Once the Xinference inference runtime resource is successfully created, you can select and configure it when publishing your LLM inference service on the AI Platform.

  1. Configure Inference Framework for the Model:

    Ensure that on the model details page of the model repository you are about to publish, you have selected the appropriate framework through the File Management metadata editing function. The framework parameter value chosen here must match a value included in the supportedModelFormats field when you created the inference service runtime. Please ensure the model framework parameter value is listed in the supportedModelFormats list set in the inference runtime.

  2. Navigate to the Inference Service Publishing Page:

    Log in to the AI Platform and navigate to the "Inference Services" or "Model Deployment" modules, then click "Publish Inference Service."

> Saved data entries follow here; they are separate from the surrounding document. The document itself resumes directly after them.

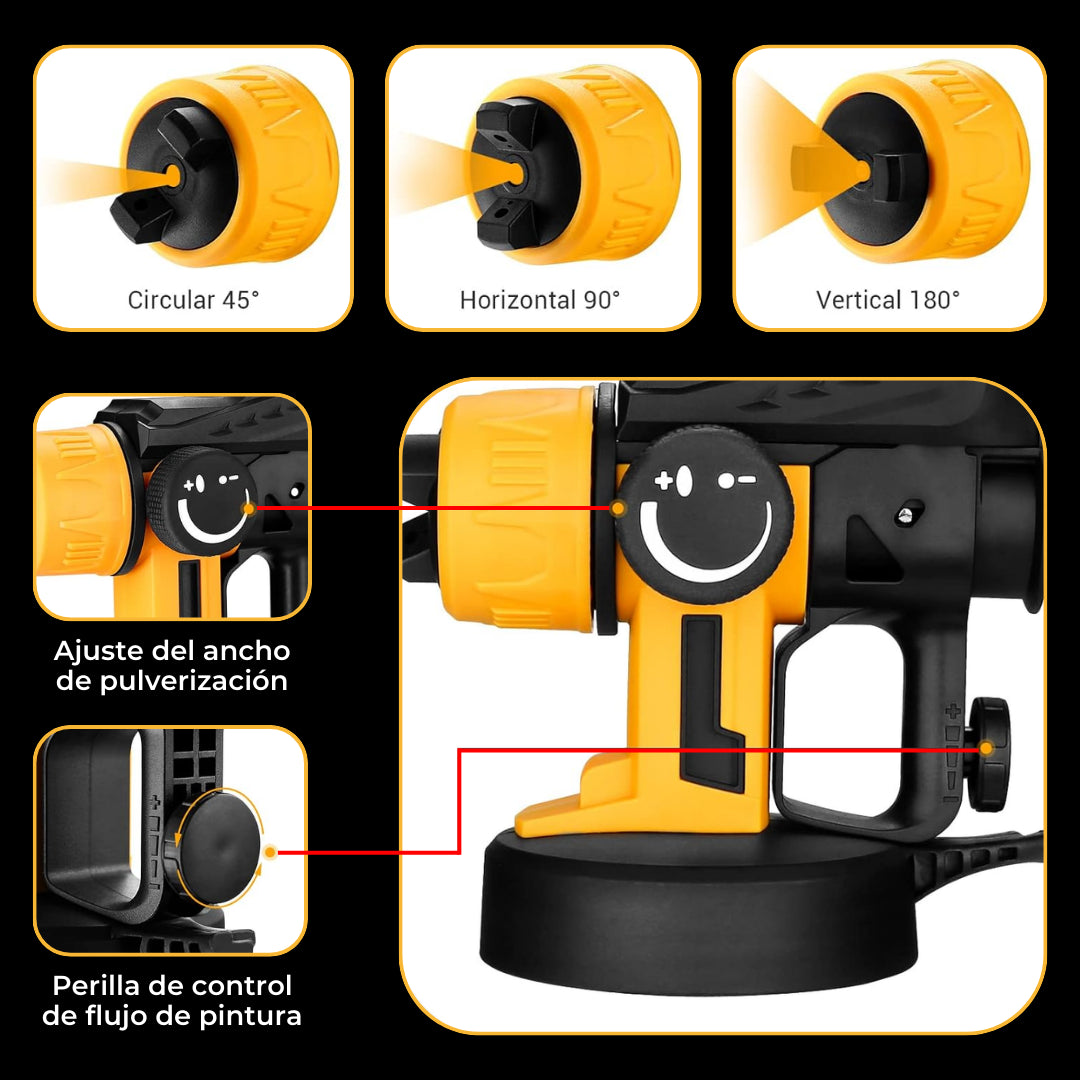 Circular 45°

Horizontal 90°

Vertical 180°

Ajuste del ancho de pulverización

Perilla de control de flujo de pintura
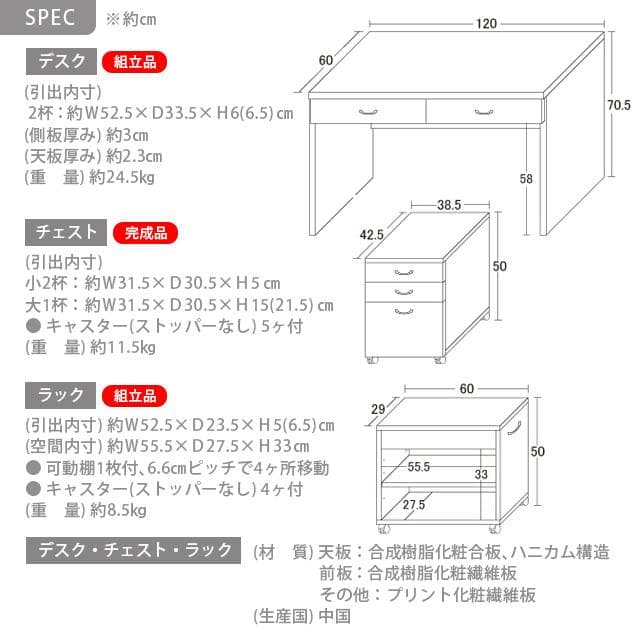 SPEC ※約cm

デスク 組立品

(引出内寸)
2杯：約W52.5×D33.5×H6(6.5)cm
(側板厚み) 約3cm
(天板厚み) 約2.3cm
(重　量) 約24.5kg

120
60
70.5
58

チェスト 完成品

(引出内寸)
小2杯：約W31.5×D30.5×H5cm
大1杯：約W31.5×D30.5×H15(21.5)cm
● キャスター(ストッパーなし) 5ヶ付
(重　量) 約11.5kg

38.5
42.5
50

ラック 組立品

(引出内寸) 約W52.5×D23.5×H5(6.5)cm
(空間内寸) 約W55.5×D27.5×H33cm
● 可動棚1枚付、6.6cmピッチで4ヶ所移動
● キャスター(ストッパーなし) 4ヶ付
(重　量) 約8.5kg

60
29
50
55.5
33
27.5

デスク・チェスト・ラック

(材　質) 天板：合成樹脂化粧合板、ハニカム構造
前板：合成樹脂化粧繊維板
その他：プリント化粧繊維板
(生産国) 中国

  3. Select the Xinference Runtime:

    In the inference service creation wizard, find the "Runtime" or "Inference Framework" option. From the dropdown menu or list, select the Xinference runtime you created in Step 1 (e.g., "Xinference CPU Runtime" or "Xinference GPU Runtime (CUDA)").

  4. Set Environment Variables: The Xinference runtime requires specific environment variables to function correctly. On the inference service configuration page, locate the "Environment Variables" or "More Settings" section and add the following environment variable:

    • Environment Variable Parameter Description

      Parameter NameDescription
      MODEL_FAMILYRequired. Specifies the family type of the LLM model you are deploying. Xinference uses this parameter to identify and load the correct inference logic for the model. For example, if you are deploying a Llama 3 model, set it to llama; if it's a ChatGLM model, set it to chatglm. Please set this based on your model's actual family.
    • Example:

      • Variable Name: MODEL_FAMILY
      • Variable Value: llama (if you are using a Llama series model, checkout the docs for more detail. Or you can run xinference registrations -t LLM to list all supported model families.)